### Task
Reproduce the listing below word for word and line for line, changing nothing.

[Begin]

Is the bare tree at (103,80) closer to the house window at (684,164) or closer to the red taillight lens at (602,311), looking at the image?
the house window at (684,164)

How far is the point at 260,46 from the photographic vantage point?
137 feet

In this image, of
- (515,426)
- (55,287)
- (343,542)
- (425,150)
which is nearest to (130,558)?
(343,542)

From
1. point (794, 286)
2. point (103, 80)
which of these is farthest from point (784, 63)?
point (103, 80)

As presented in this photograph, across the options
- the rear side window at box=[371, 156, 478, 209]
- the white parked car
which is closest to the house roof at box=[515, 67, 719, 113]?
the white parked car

[End]

### Completed task
Is the bare tree at (103,80) closer to the house window at (684,164) or closer to the red taillight lens at (602,311), looking at the image?
the house window at (684,164)

How far is the point at 260,46 from the photographic vantage point?
137 feet

In this image, of
- (515,426)
- (55,287)
- (343,542)
- (425,150)
which is nearest to (130,558)?
(343,542)

From
1. point (794, 286)
2. point (103, 80)
which of these is farthest from point (784, 63)?
point (103, 80)

As presented in this photograph, across the options
- the rear side window at box=[371, 156, 478, 209]
- the white parked car
which is closest to the house roof at box=[515, 67, 719, 113]?
the white parked car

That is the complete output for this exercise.